=== Problem to solve ===
Convert the material below, from the line containing "Looking at the" up to and including the line containing "28.1 meters", into a Markdown table with the columns Row and Text. Number each line in Row, put the line itself in Text, and omit blank lines.

━━ Data extract

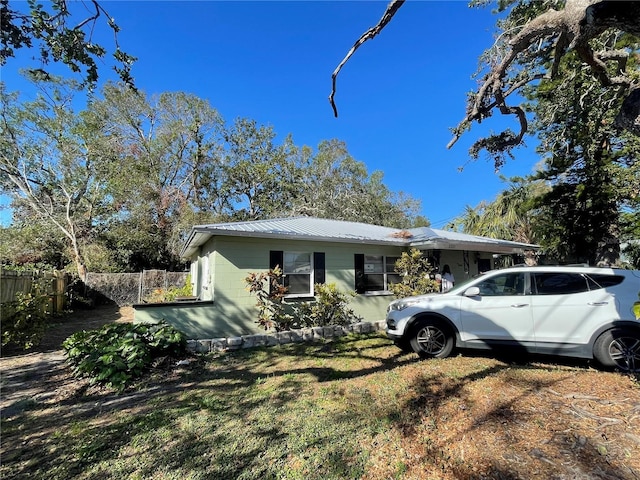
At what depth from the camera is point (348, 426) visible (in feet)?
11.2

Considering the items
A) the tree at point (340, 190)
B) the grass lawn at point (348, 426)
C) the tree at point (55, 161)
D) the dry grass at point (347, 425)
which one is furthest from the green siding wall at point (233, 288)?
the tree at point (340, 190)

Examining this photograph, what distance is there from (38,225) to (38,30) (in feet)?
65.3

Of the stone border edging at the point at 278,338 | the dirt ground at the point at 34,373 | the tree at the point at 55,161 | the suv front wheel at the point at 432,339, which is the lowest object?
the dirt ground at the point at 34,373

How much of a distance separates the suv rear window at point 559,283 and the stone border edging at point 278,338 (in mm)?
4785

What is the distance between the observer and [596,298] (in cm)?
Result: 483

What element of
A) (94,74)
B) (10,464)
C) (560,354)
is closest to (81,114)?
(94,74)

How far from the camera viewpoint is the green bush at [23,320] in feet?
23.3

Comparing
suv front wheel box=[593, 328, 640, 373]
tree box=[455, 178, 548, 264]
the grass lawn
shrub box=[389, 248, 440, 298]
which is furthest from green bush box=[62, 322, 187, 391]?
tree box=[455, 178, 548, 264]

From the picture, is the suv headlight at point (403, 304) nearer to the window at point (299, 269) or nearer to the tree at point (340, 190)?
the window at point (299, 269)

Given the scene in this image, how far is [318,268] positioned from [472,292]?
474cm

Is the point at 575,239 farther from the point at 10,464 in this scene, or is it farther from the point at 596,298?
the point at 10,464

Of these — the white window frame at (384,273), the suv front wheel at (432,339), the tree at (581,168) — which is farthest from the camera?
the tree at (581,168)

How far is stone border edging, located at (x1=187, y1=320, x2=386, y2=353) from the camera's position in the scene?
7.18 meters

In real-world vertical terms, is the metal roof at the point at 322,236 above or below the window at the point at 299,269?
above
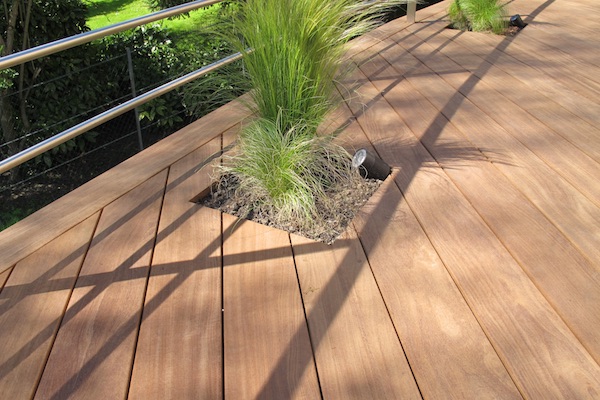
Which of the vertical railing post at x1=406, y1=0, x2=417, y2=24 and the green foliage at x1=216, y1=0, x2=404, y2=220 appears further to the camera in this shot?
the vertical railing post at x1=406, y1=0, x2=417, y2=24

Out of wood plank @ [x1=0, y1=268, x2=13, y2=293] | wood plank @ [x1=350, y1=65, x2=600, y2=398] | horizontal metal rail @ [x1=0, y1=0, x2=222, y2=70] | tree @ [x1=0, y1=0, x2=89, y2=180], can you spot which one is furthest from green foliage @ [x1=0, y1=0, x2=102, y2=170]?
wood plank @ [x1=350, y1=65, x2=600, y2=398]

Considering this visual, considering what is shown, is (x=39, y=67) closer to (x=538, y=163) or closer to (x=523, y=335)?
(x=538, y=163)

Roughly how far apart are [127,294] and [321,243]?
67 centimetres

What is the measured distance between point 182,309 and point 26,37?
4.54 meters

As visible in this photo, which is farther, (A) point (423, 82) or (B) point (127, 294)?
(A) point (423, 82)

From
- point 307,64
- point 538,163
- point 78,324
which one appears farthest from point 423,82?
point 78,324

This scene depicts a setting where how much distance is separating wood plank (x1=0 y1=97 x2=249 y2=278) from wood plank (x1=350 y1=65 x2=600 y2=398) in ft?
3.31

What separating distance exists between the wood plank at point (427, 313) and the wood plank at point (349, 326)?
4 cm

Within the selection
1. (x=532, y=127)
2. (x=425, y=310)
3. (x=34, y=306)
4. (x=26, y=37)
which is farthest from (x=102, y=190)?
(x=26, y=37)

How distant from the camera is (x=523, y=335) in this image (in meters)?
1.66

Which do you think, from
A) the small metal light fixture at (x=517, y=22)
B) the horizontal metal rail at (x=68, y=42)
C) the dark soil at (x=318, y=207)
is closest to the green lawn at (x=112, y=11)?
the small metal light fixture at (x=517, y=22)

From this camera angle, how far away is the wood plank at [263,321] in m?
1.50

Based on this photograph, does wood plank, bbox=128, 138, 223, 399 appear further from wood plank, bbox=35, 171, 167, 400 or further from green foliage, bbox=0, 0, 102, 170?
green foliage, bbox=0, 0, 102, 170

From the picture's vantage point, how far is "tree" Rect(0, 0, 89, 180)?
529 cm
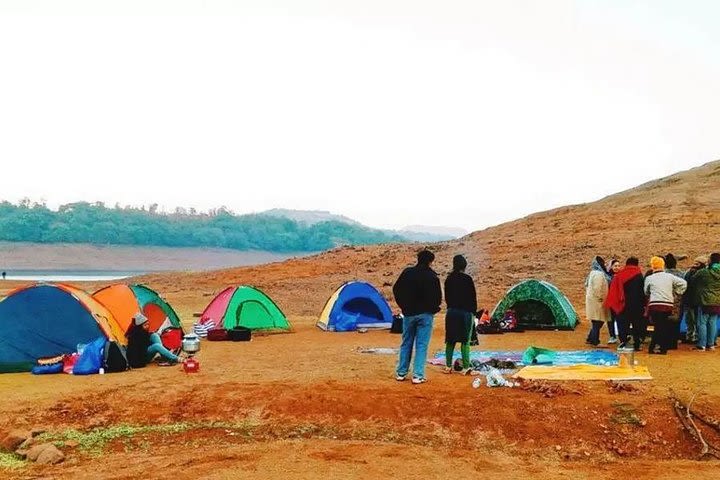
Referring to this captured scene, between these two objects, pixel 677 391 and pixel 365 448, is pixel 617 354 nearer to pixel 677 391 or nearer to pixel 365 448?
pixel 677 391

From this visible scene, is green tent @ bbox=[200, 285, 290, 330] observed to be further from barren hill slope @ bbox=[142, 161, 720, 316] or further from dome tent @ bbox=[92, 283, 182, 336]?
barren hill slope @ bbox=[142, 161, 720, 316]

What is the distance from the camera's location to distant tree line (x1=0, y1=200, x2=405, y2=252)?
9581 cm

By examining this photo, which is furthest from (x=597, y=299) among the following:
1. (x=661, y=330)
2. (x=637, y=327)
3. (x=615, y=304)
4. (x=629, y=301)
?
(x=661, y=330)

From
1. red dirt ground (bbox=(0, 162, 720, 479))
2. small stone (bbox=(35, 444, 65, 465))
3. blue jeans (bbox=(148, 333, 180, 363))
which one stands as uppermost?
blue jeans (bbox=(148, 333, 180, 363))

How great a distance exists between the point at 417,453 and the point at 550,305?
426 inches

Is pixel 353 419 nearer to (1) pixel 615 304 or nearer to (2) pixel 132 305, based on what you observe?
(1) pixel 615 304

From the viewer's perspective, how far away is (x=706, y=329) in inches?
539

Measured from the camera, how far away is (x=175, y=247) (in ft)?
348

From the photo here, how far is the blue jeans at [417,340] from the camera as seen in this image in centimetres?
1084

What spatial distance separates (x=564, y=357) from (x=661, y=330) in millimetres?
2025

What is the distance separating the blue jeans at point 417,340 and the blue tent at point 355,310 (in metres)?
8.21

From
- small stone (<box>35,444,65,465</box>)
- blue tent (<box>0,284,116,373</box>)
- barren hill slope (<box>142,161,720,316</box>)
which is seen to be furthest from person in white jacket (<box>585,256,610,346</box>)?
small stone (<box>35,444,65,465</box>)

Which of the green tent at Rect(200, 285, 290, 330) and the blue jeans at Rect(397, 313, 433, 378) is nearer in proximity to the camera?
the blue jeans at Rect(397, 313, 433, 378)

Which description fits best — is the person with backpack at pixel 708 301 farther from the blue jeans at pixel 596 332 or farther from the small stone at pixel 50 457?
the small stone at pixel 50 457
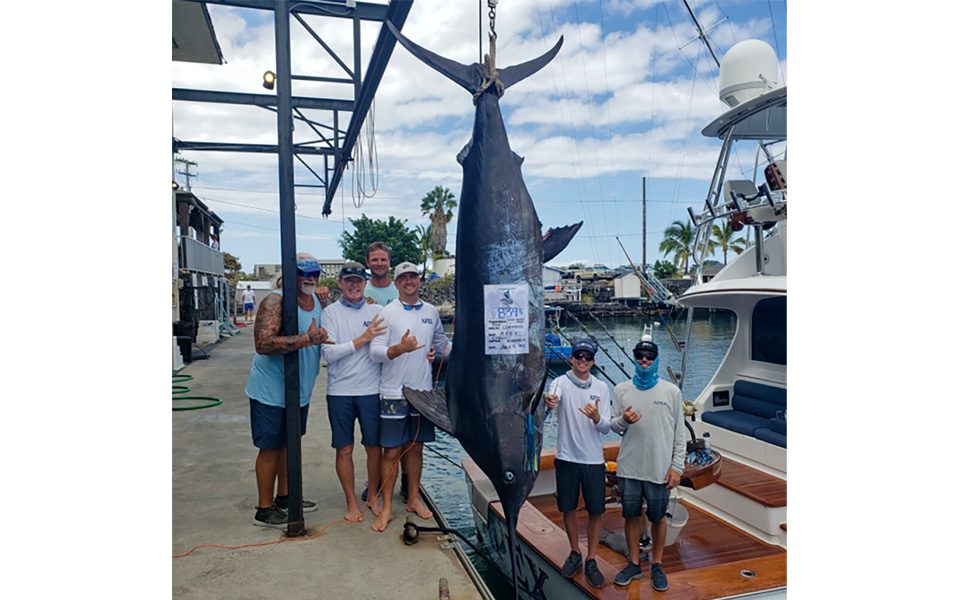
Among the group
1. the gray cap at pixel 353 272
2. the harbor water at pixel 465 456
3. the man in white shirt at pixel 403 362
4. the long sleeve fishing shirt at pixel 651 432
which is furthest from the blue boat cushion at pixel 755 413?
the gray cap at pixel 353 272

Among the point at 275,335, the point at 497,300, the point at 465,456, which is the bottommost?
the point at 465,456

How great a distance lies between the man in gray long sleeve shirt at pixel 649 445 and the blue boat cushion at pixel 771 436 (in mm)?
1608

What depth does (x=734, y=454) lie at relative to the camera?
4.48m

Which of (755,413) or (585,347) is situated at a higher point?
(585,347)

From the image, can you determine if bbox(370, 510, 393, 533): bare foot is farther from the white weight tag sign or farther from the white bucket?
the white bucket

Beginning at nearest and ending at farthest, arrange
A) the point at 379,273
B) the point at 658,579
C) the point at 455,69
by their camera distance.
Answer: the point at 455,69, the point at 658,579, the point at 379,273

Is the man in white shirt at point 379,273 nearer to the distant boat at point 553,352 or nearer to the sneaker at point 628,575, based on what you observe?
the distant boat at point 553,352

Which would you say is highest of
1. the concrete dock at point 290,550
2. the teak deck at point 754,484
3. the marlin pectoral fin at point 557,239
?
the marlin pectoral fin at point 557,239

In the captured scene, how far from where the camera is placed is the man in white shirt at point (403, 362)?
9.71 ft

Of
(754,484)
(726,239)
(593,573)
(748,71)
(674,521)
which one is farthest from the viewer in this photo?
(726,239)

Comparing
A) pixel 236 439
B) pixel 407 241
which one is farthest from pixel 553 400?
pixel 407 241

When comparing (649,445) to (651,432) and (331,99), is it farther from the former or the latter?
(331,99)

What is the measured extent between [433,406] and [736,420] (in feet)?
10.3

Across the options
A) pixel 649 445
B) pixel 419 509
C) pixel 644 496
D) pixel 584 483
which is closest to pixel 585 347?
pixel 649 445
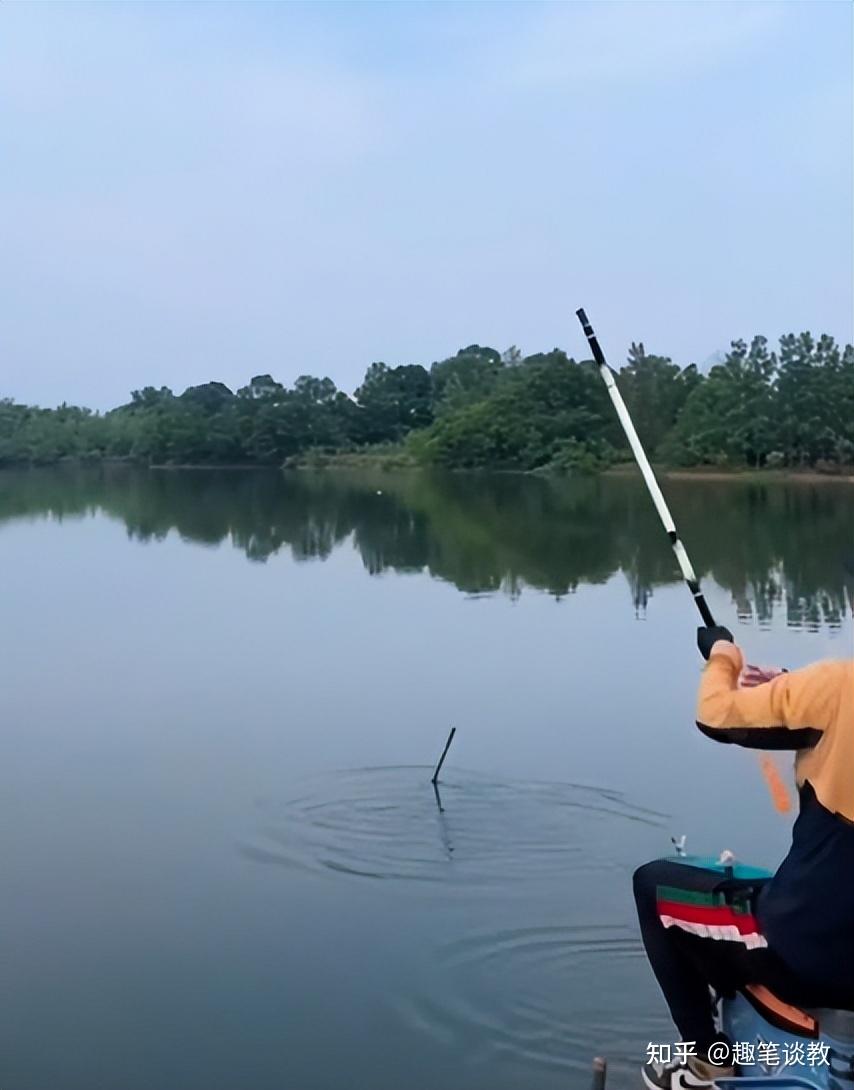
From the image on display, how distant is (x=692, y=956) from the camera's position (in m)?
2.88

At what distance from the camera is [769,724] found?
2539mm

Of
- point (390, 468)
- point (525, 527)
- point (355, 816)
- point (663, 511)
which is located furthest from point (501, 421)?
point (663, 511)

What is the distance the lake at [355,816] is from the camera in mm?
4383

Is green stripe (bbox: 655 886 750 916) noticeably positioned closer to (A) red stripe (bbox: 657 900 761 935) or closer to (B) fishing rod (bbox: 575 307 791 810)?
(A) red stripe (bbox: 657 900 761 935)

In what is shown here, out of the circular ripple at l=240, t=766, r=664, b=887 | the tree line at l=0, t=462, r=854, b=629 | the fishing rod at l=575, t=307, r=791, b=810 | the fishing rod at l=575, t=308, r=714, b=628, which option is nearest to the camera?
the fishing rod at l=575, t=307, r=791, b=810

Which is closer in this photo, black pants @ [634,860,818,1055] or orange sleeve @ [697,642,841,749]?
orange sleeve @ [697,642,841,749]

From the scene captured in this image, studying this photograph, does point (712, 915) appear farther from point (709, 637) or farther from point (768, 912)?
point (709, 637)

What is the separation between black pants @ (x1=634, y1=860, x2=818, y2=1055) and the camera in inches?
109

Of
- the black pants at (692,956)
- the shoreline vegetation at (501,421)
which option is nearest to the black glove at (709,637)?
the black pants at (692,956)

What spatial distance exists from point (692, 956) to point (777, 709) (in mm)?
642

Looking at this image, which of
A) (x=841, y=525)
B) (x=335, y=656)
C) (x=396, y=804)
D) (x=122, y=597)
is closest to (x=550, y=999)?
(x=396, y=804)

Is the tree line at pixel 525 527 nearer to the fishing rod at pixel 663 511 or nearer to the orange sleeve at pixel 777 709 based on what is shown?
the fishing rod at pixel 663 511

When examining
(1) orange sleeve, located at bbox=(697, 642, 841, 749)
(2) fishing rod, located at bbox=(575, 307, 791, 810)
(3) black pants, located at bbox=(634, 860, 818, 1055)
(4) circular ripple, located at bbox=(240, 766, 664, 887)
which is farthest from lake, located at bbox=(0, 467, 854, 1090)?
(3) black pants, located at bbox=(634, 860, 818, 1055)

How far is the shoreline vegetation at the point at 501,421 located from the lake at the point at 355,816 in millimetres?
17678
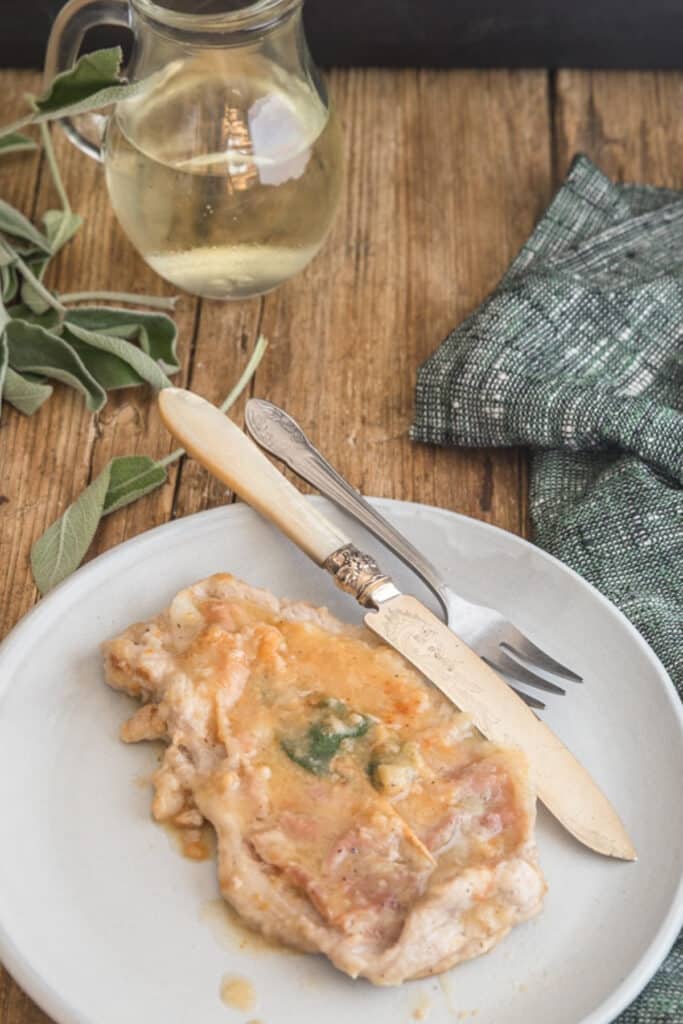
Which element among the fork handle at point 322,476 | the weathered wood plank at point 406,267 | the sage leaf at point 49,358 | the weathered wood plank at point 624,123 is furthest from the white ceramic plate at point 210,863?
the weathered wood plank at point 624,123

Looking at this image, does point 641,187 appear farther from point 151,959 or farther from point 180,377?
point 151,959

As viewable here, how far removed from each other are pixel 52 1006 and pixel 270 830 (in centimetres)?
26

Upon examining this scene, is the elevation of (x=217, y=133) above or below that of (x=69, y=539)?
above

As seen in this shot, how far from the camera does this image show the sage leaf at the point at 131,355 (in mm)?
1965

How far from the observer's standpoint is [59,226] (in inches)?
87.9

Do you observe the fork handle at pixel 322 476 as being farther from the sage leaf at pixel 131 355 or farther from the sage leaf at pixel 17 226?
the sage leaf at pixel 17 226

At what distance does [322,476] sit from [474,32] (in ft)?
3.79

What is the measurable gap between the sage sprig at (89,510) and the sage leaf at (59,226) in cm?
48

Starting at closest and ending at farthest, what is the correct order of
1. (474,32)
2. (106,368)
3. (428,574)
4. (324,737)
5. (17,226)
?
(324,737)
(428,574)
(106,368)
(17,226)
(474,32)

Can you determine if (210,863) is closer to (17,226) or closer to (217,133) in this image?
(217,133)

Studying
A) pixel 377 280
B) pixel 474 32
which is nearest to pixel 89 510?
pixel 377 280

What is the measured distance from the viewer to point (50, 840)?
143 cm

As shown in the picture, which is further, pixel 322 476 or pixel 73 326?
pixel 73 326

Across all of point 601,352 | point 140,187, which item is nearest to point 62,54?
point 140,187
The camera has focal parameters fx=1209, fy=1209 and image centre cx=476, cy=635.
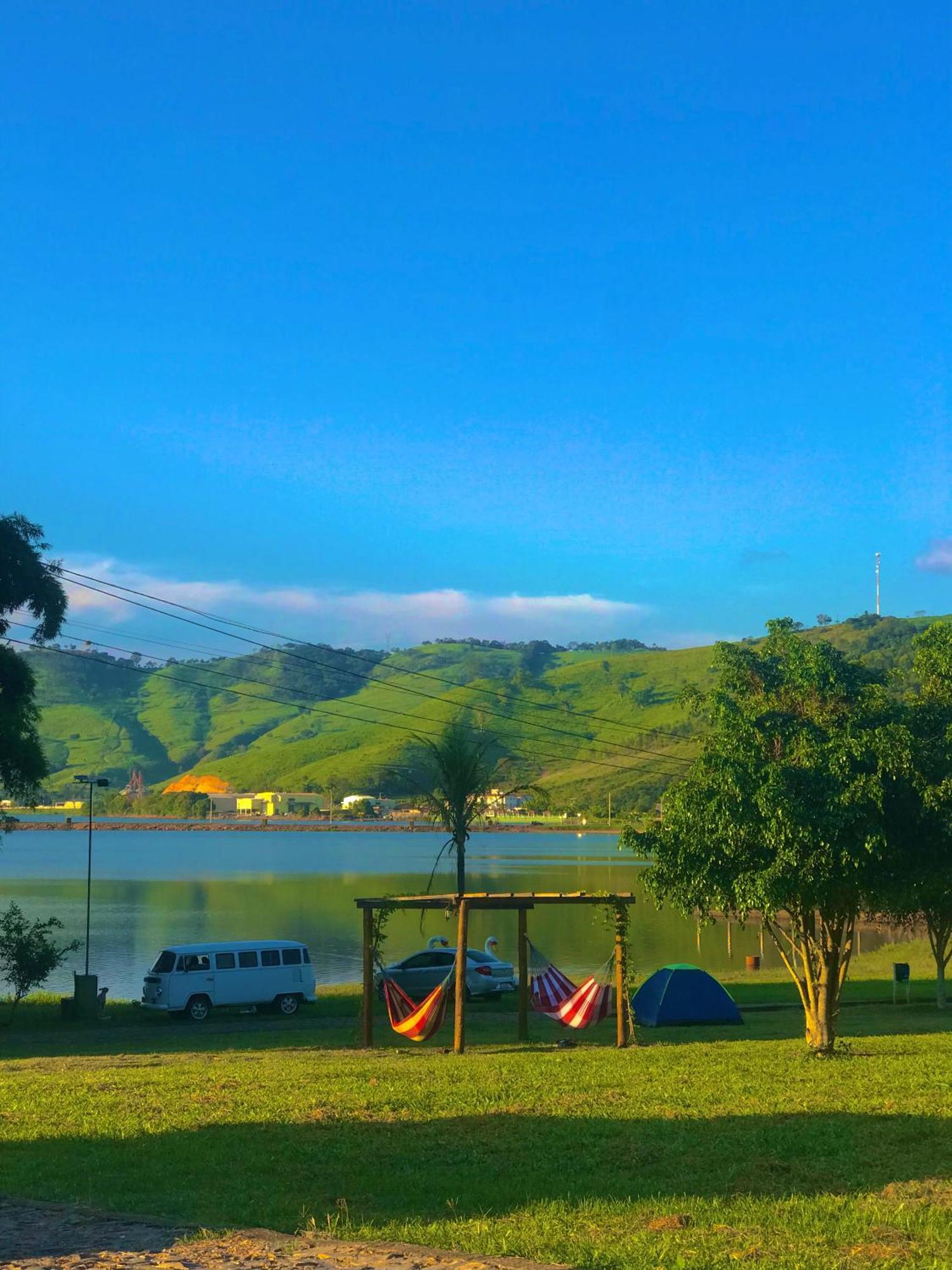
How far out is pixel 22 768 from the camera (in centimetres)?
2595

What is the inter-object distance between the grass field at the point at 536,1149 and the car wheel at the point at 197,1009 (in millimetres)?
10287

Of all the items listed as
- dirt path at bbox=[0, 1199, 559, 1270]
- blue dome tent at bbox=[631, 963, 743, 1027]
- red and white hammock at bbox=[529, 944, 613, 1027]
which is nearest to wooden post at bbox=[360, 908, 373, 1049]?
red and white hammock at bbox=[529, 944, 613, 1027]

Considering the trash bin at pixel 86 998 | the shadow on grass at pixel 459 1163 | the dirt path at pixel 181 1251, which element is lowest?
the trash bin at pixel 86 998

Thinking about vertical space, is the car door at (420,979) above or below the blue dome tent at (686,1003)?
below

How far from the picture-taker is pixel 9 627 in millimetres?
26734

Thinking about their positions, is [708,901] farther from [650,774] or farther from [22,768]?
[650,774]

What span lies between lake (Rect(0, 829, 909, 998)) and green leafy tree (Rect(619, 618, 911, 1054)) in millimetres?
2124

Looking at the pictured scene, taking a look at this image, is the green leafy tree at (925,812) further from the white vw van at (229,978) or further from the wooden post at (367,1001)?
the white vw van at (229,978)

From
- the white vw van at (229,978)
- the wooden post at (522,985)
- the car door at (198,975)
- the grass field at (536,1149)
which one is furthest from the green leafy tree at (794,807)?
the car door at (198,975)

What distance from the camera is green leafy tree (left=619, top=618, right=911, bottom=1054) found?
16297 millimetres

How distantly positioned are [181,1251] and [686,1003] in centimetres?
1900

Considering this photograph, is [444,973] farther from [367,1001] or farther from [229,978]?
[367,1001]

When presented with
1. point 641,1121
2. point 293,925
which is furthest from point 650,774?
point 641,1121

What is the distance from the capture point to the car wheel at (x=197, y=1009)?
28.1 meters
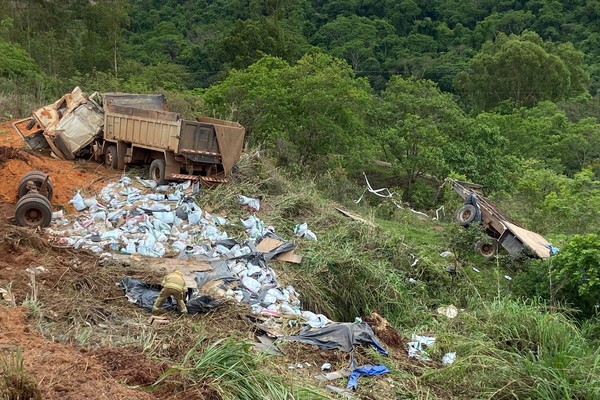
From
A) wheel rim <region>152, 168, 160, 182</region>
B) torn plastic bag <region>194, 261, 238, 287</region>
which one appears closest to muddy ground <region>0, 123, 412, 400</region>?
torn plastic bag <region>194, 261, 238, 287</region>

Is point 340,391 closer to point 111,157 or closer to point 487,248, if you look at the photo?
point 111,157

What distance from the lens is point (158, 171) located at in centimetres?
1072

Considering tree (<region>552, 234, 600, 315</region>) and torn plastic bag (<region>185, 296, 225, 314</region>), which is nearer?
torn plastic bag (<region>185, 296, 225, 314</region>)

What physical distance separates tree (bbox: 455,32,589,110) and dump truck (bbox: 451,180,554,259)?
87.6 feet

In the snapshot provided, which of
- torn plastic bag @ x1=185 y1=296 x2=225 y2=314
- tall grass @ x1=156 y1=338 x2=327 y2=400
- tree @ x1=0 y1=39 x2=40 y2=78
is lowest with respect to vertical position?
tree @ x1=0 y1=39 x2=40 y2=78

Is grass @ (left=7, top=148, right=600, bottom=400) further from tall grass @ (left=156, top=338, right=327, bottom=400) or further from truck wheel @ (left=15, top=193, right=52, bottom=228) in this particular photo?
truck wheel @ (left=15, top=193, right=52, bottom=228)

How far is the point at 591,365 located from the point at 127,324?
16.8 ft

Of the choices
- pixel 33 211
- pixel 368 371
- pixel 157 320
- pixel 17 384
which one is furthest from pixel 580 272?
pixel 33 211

━━━━

=== Task solution ===
| Row | Text |
|---|---|
| 1 | Looking at the pictured scene, taking a look at this image, is the green leafy tree at (925,812) further from the white vw van at (229,978) or further from the wooden post at (367,1001)? |
| 2 | the white vw van at (229,978) |
| 3 | From |
| 4 | - the white vw van at (229,978) |
| 5 | - the wooden post at (522,985) |
| 6 | - the car door at (198,975) |
| 7 | - the grass field at (536,1149) |
| 8 | which one is furthest from the green leafy tree at (794,807)? |
| 9 | the car door at (198,975) |
| 10 | What distance from the camera is green leafy tree (left=619, top=618, right=911, bottom=1054) found? |
| 11 | 16297 millimetres |
| 12 | How distantly positioned are [181,1251] and [686,1003] in centimetres? |
| 13 | 1900 |
| 14 | Considering this photograph, is [444,973] farther from [367,1001] or farther from [229,978]? |
| 15 | [367,1001] |
| 16 | When presented with |
| 17 | 1. point 641,1121 |
| 18 | 2. point 293,925 |
| 19 | which is furthest from point 650,774? |
| 20 | point 641,1121 |
| 21 | What is the distance from the capture point to the car wheel at (x=197, y=1009)? |
| 22 | 28.1 meters |